]
Magesh Kumar B updated JBAS-4419:
---------------------------------
Attachment: ejb3-UserRolesLoginModule.zip
ejb3-DatabaseServerLoginModule.zip
DatabaseServerLoginModule and JaasSecurityManagerService
DefaultCacheTimeout
----------------------------------------------------------------------------
Key: JBAS-4419
URL:
http://jira.jboss.com/jira/browse/JBAS-4419
Project: JBoss Application Server
Issue Type: Bug
Security Level: Public(Everyone can see)
Components: Security
Affects Versions: JBossAS-4.0.5.GA, JBossAS-4.0.4.GA
Reporter: Magesh Kumar B
Assigned To: Scott M Stark
Attachments: ejb3-DatabaseServerLoginModule.zip, ejb3-UserRolesLoginModule.zip
According to this WIKI
http://wiki.jboss.org/wiki/Wiki.jsp?page=CachingLoginCredentials
when DefaultCacheTimeout is set to zero, the login information is lost and the client has
to relogin again.
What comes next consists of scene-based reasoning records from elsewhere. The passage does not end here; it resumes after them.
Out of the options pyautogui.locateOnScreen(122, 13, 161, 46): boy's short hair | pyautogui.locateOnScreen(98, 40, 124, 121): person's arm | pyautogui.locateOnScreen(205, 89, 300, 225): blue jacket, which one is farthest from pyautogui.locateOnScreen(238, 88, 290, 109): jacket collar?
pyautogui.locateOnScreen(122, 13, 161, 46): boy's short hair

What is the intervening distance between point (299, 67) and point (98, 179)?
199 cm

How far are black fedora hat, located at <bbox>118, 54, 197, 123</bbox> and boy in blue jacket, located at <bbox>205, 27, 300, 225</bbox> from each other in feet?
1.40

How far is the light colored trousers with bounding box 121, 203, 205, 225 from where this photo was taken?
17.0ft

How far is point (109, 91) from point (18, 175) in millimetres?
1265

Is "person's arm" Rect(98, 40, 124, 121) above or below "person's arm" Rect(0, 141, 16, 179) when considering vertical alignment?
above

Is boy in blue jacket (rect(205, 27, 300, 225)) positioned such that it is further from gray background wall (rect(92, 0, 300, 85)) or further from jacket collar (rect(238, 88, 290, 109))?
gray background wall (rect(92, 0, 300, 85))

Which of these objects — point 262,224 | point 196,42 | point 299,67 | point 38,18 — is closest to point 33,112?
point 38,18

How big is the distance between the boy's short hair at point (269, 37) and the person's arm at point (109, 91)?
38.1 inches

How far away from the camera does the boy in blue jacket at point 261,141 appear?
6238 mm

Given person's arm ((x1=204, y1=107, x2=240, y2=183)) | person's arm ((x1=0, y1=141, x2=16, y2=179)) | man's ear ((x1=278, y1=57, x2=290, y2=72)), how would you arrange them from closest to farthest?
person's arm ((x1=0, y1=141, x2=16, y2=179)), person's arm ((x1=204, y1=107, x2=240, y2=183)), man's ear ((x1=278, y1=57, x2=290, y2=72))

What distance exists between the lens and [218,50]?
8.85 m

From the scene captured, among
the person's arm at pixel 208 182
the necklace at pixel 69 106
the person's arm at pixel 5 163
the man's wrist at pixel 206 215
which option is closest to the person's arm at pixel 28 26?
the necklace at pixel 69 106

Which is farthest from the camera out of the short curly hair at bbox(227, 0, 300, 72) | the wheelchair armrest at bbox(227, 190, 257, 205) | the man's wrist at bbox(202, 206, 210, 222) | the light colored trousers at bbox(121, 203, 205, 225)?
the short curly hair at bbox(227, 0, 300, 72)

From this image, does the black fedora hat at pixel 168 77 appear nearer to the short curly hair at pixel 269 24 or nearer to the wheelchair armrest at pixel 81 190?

Now the understanding is if a simple client uses the
JndiLoginInitialContextFactory then until the user logsout or the context is expired the
the Credentials has to be cached. This happens perfectly when using UsersRolesLoginModule.
But the same principal is not working when using DatabaseServerLoginModule. I have tested
this with both the JBoss versions 4.0.4 GA and 4.0.5 GA.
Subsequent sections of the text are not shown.